Machine language
So, as various blogs have reported, Japan's minister of labor, health and welfare (厚生労働) YANAGISAWA Hakuo referred to women as "birth-giving machines". It always bugs me in cases like this when no-one bothers to reproduce his actual words, so here they are for the record... though they don't improve matters much:
15−50歳の女性の数は決まっている。産む機械、装置の数は決まっているから、あとは一人頭で頑張ってもらうしかない。 (Source)
"The number of 15-50-year-old women is fixed. The number of birth-giving machines, [the amount of] equipment, is fixed, so all we can do is have each [person] do their best." Yep, there it is. Plus, qualifiers like "機械って言っちゃ申し訳ないけど" ("Sorry for using the word 'machines', but...") only dig the hole deeper: they suggest that he knows his phrasing is inappropriate, but expects a token pseudo-apology to get him off the hook.
But wink-wink PC theater of that kind works only on people who wouldn't have been offended anyway.

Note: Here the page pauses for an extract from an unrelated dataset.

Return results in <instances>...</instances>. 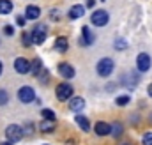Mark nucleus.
<instances>
[{"label":"nucleus","instance_id":"1","mask_svg":"<svg viewBox=\"0 0 152 145\" xmlns=\"http://www.w3.org/2000/svg\"><path fill=\"white\" fill-rule=\"evenodd\" d=\"M115 69V62L113 59H110V57H103L99 62H97V66H96V71L97 74L101 76V78H108Z\"/></svg>","mask_w":152,"mask_h":145},{"label":"nucleus","instance_id":"2","mask_svg":"<svg viewBox=\"0 0 152 145\" xmlns=\"http://www.w3.org/2000/svg\"><path fill=\"white\" fill-rule=\"evenodd\" d=\"M55 94H57V99H58V101H69V99L73 97V94H75V89H73L71 83L64 81V83H58V85H57Z\"/></svg>","mask_w":152,"mask_h":145},{"label":"nucleus","instance_id":"3","mask_svg":"<svg viewBox=\"0 0 152 145\" xmlns=\"http://www.w3.org/2000/svg\"><path fill=\"white\" fill-rule=\"evenodd\" d=\"M23 127L21 126H18V124H9L7 127H5V138L9 140V142H20L21 138H23Z\"/></svg>","mask_w":152,"mask_h":145},{"label":"nucleus","instance_id":"4","mask_svg":"<svg viewBox=\"0 0 152 145\" xmlns=\"http://www.w3.org/2000/svg\"><path fill=\"white\" fill-rule=\"evenodd\" d=\"M120 83L124 87H127L129 90H134L136 85L140 83V72L138 71H127L122 78H120Z\"/></svg>","mask_w":152,"mask_h":145},{"label":"nucleus","instance_id":"5","mask_svg":"<svg viewBox=\"0 0 152 145\" xmlns=\"http://www.w3.org/2000/svg\"><path fill=\"white\" fill-rule=\"evenodd\" d=\"M90 21H92L94 27H104V25H108V21H110V14H108V11H104V9H97V11L92 12Z\"/></svg>","mask_w":152,"mask_h":145},{"label":"nucleus","instance_id":"6","mask_svg":"<svg viewBox=\"0 0 152 145\" xmlns=\"http://www.w3.org/2000/svg\"><path fill=\"white\" fill-rule=\"evenodd\" d=\"M30 36H32V42L34 44H42L46 41V36H48V27L44 23H39V25H36L32 29Z\"/></svg>","mask_w":152,"mask_h":145},{"label":"nucleus","instance_id":"7","mask_svg":"<svg viewBox=\"0 0 152 145\" xmlns=\"http://www.w3.org/2000/svg\"><path fill=\"white\" fill-rule=\"evenodd\" d=\"M18 99L23 103V105H28L36 99V90L30 87V85H23L20 90H18Z\"/></svg>","mask_w":152,"mask_h":145},{"label":"nucleus","instance_id":"8","mask_svg":"<svg viewBox=\"0 0 152 145\" xmlns=\"http://www.w3.org/2000/svg\"><path fill=\"white\" fill-rule=\"evenodd\" d=\"M152 67V59L149 53H138L136 57V71L138 72H147Z\"/></svg>","mask_w":152,"mask_h":145},{"label":"nucleus","instance_id":"9","mask_svg":"<svg viewBox=\"0 0 152 145\" xmlns=\"http://www.w3.org/2000/svg\"><path fill=\"white\" fill-rule=\"evenodd\" d=\"M96 41L94 30H90V27H83L81 29V37H80V44L81 46H92Z\"/></svg>","mask_w":152,"mask_h":145},{"label":"nucleus","instance_id":"10","mask_svg":"<svg viewBox=\"0 0 152 145\" xmlns=\"http://www.w3.org/2000/svg\"><path fill=\"white\" fill-rule=\"evenodd\" d=\"M14 69H16L18 74H28L30 72V62L25 57H18L14 60Z\"/></svg>","mask_w":152,"mask_h":145},{"label":"nucleus","instance_id":"11","mask_svg":"<svg viewBox=\"0 0 152 145\" xmlns=\"http://www.w3.org/2000/svg\"><path fill=\"white\" fill-rule=\"evenodd\" d=\"M58 74L62 76V78H66V80H71V78H75V67L71 66V64H67V62H60L58 64Z\"/></svg>","mask_w":152,"mask_h":145},{"label":"nucleus","instance_id":"12","mask_svg":"<svg viewBox=\"0 0 152 145\" xmlns=\"http://www.w3.org/2000/svg\"><path fill=\"white\" fill-rule=\"evenodd\" d=\"M94 131H96V135H97V136H106V135H110V131H112V126H110L108 122H103V120H99V122H96V126H94Z\"/></svg>","mask_w":152,"mask_h":145},{"label":"nucleus","instance_id":"13","mask_svg":"<svg viewBox=\"0 0 152 145\" xmlns=\"http://www.w3.org/2000/svg\"><path fill=\"white\" fill-rule=\"evenodd\" d=\"M83 14H85V7H83L81 4H76V5H73V7L69 9V12H67V18L75 21V20H80Z\"/></svg>","mask_w":152,"mask_h":145},{"label":"nucleus","instance_id":"14","mask_svg":"<svg viewBox=\"0 0 152 145\" xmlns=\"http://www.w3.org/2000/svg\"><path fill=\"white\" fill-rule=\"evenodd\" d=\"M69 50V41H67V37L60 36L55 39V51H58V53H66Z\"/></svg>","mask_w":152,"mask_h":145},{"label":"nucleus","instance_id":"15","mask_svg":"<svg viewBox=\"0 0 152 145\" xmlns=\"http://www.w3.org/2000/svg\"><path fill=\"white\" fill-rule=\"evenodd\" d=\"M83 108H85V99H83V97H75V96H73V97L69 99V110H71V111H76V113H78V111H81Z\"/></svg>","mask_w":152,"mask_h":145},{"label":"nucleus","instance_id":"16","mask_svg":"<svg viewBox=\"0 0 152 145\" xmlns=\"http://www.w3.org/2000/svg\"><path fill=\"white\" fill-rule=\"evenodd\" d=\"M23 16H25L27 20H37L39 16H41V9H39L37 5H27Z\"/></svg>","mask_w":152,"mask_h":145},{"label":"nucleus","instance_id":"17","mask_svg":"<svg viewBox=\"0 0 152 145\" xmlns=\"http://www.w3.org/2000/svg\"><path fill=\"white\" fill-rule=\"evenodd\" d=\"M76 124L80 126V129L83 131V133H87V131H90V122H88V119L85 117V115H76L75 117Z\"/></svg>","mask_w":152,"mask_h":145},{"label":"nucleus","instance_id":"18","mask_svg":"<svg viewBox=\"0 0 152 145\" xmlns=\"http://www.w3.org/2000/svg\"><path fill=\"white\" fill-rule=\"evenodd\" d=\"M39 129H41L42 133H53V129H55V120H46V119H42L41 124H39Z\"/></svg>","mask_w":152,"mask_h":145},{"label":"nucleus","instance_id":"19","mask_svg":"<svg viewBox=\"0 0 152 145\" xmlns=\"http://www.w3.org/2000/svg\"><path fill=\"white\" fill-rule=\"evenodd\" d=\"M30 71L34 76H39L41 71H42V62H41V59H34V62L30 64Z\"/></svg>","mask_w":152,"mask_h":145},{"label":"nucleus","instance_id":"20","mask_svg":"<svg viewBox=\"0 0 152 145\" xmlns=\"http://www.w3.org/2000/svg\"><path fill=\"white\" fill-rule=\"evenodd\" d=\"M12 11V2L11 0H0V14H9Z\"/></svg>","mask_w":152,"mask_h":145},{"label":"nucleus","instance_id":"21","mask_svg":"<svg viewBox=\"0 0 152 145\" xmlns=\"http://www.w3.org/2000/svg\"><path fill=\"white\" fill-rule=\"evenodd\" d=\"M122 133H124V126H122L120 122H113V124H112V131H110V135L115 136V138H118Z\"/></svg>","mask_w":152,"mask_h":145},{"label":"nucleus","instance_id":"22","mask_svg":"<svg viewBox=\"0 0 152 145\" xmlns=\"http://www.w3.org/2000/svg\"><path fill=\"white\" fill-rule=\"evenodd\" d=\"M129 101H131V96H127V94H122V96H117V99H115V105H117V106H127V105H129Z\"/></svg>","mask_w":152,"mask_h":145},{"label":"nucleus","instance_id":"23","mask_svg":"<svg viewBox=\"0 0 152 145\" xmlns=\"http://www.w3.org/2000/svg\"><path fill=\"white\" fill-rule=\"evenodd\" d=\"M126 48H127V41L122 39V37H118V39L115 41V50H117V51H122V50H126Z\"/></svg>","mask_w":152,"mask_h":145},{"label":"nucleus","instance_id":"24","mask_svg":"<svg viewBox=\"0 0 152 145\" xmlns=\"http://www.w3.org/2000/svg\"><path fill=\"white\" fill-rule=\"evenodd\" d=\"M41 115H42V119H46V120H55V111L53 110H41Z\"/></svg>","mask_w":152,"mask_h":145},{"label":"nucleus","instance_id":"25","mask_svg":"<svg viewBox=\"0 0 152 145\" xmlns=\"http://www.w3.org/2000/svg\"><path fill=\"white\" fill-rule=\"evenodd\" d=\"M21 41H23V46H32V44H34V42H32V36H30V32H23Z\"/></svg>","mask_w":152,"mask_h":145},{"label":"nucleus","instance_id":"26","mask_svg":"<svg viewBox=\"0 0 152 145\" xmlns=\"http://www.w3.org/2000/svg\"><path fill=\"white\" fill-rule=\"evenodd\" d=\"M7 103H9V94H7V90L0 89V106H4Z\"/></svg>","mask_w":152,"mask_h":145},{"label":"nucleus","instance_id":"27","mask_svg":"<svg viewBox=\"0 0 152 145\" xmlns=\"http://www.w3.org/2000/svg\"><path fill=\"white\" fill-rule=\"evenodd\" d=\"M142 145H152V131L145 133V135L142 136Z\"/></svg>","mask_w":152,"mask_h":145},{"label":"nucleus","instance_id":"28","mask_svg":"<svg viewBox=\"0 0 152 145\" xmlns=\"http://www.w3.org/2000/svg\"><path fill=\"white\" fill-rule=\"evenodd\" d=\"M50 18H51L53 21H58V18H60V12H58V9H51V11H50Z\"/></svg>","mask_w":152,"mask_h":145},{"label":"nucleus","instance_id":"29","mask_svg":"<svg viewBox=\"0 0 152 145\" xmlns=\"http://www.w3.org/2000/svg\"><path fill=\"white\" fill-rule=\"evenodd\" d=\"M2 30H4L5 36H14V27H12V25H5Z\"/></svg>","mask_w":152,"mask_h":145},{"label":"nucleus","instance_id":"30","mask_svg":"<svg viewBox=\"0 0 152 145\" xmlns=\"http://www.w3.org/2000/svg\"><path fill=\"white\" fill-rule=\"evenodd\" d=\"M16 23H18L20 27H23V25L27 23V18H25V16H16Z\"/></svg>","mask_w":152,"mask_h":145},{"label":"nucleus","instance_id":"31","mask_svg":"<svg viewBox=\"0 0 152 145\" xmlns=\"http://www.w3.org/2000/svg\"><path fill=\"white\" fill-rule=\"evenodd\" d=\"M115 89H117V83H108V85H106V90H108V92H113Z\"/></svg>","mask_w":152,"mask_h":145},{"label":"nucleus","instance_id":"32","mask_svg":"<svg viewBox=\"0 0 152 145\" xmlns=\"http://www.w3.org/2000/svg\"><path fill=\"white\" fill-rule=\"evenodd\" d=\"M94 4H96V0H87V7H94Z\"/></svg>","mask_w":152,"mask_h":145},{"label":"nucleus","instance_id":"33","mask_svg":"<svg viewBox=\"0 0 152 145\" xmlns=\"http://www.w3.org/2000/svg\"><path fill=\"white\" fill-rule=\"evenodd\" d=\"M147 94H149V97H152V83L147 87Z\"/></svg>","mask_w":152,"mask_h":145},{"label":"nucleus","instance_id":"34","mask_svg":"<svg viewBox=\"0 0 152 145\" xmlns=\"http://www.w3.org/2000/svg\"><path fill=\"white\" fill-rule=\"evenodd\" d=\"M0 145H14V144H12V142H9V140H7V142H2V144H0Z\"/></svg>","mask_w":152,"mask_h":145},{"label":"nucleus","instance_id":"35","mask_svg":"<svg viewBox=\"0 0 152 145\" xmlns=\"http://www.w3.org/2000/svg\"><path fill=\"white\" fill-rule=\"evenodd\" d=\"M2 71H4V66H2V62H0V74H2Z\"/></svg>","mask_w":152,"mask_h":145},{"label":"nucleus","instance_id":"36","mask_svg":"<svg viewBox=\"0 0 152 145\" xmlns=\"http://www.w3.org/2000/svg\"><path fill=\"white\" fill-rule=\"evenodd\" d=\"M120 145H129V144H120Z\"/></svg>","mask_w":152,"mask_h":145},{"label":"nucleus","instance_id":"37","mask_svg":"<svg viewBox=\"0 0 152 145\" xmlns=\"http://www.w3.org/2000/svg\"><path fill=\"white\" fill-rule=\"evenodd\" d=\"M101 2H106V0H101Z\"/></svg>","mask_w":152,"mask_h":145},{"label":"nucleus","instance_id":"38","mask_svg":"<svg viewBox=\"0 0 152 145\" xmlns=\"http://www.w3.org/2000/svg\"><path fill=\"white\" fill-rule=\"evenodd\" d=\"M151 122H152V117H151Z\"/></svg>","mask_w":152,"mask_h":145},{"label":"nucleus","instance_id":"39","mask_svg":"<svg viewBox=\"0 0 152 145\" xmlns=\"http://www.w3.org/2000/svg\"><path fill=\"white\" fill-rule=\"evenodd\" d=\"M46 145H48V144H46Z\"/></svg>","mask_w":152,"mask_h":145}]
</instances>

All Yanagisawa accomplished, in the end, was a demonstration of his staggering inability to relate to the women of Japan -- or, indeed, any women, anywhere, ever. And it isn't like these are "Was will das Weib?"-type mysteries, either. Consider a hypothetical 13-year-old boy who got kicked out of his LARP club for being too dorky. Even he could tell you that calling women baby machines is a one-way to ticket to Greater Asskickings. I wouldn't be surprised if the birth rate drops even lower now, purely out of spite.
gme:
More gauche than the language, of course, is the fact that he assumes women need to stop messing around with all this late-marrying and designer shopping crap and set about turning around the population trend, and hey presto, all will be well. What about, y'know, the families who are holding off having kids due to economic unease and the fact that the government doesn't provide any incentives to them? They insist on characterising the birth rate decline as purely a social problem, when in reality it's partly economic. (Not that separating the two is ever anything but a fallacy, anyway.)
I think he should have got into almost as much trouble without the machine comments, frankly.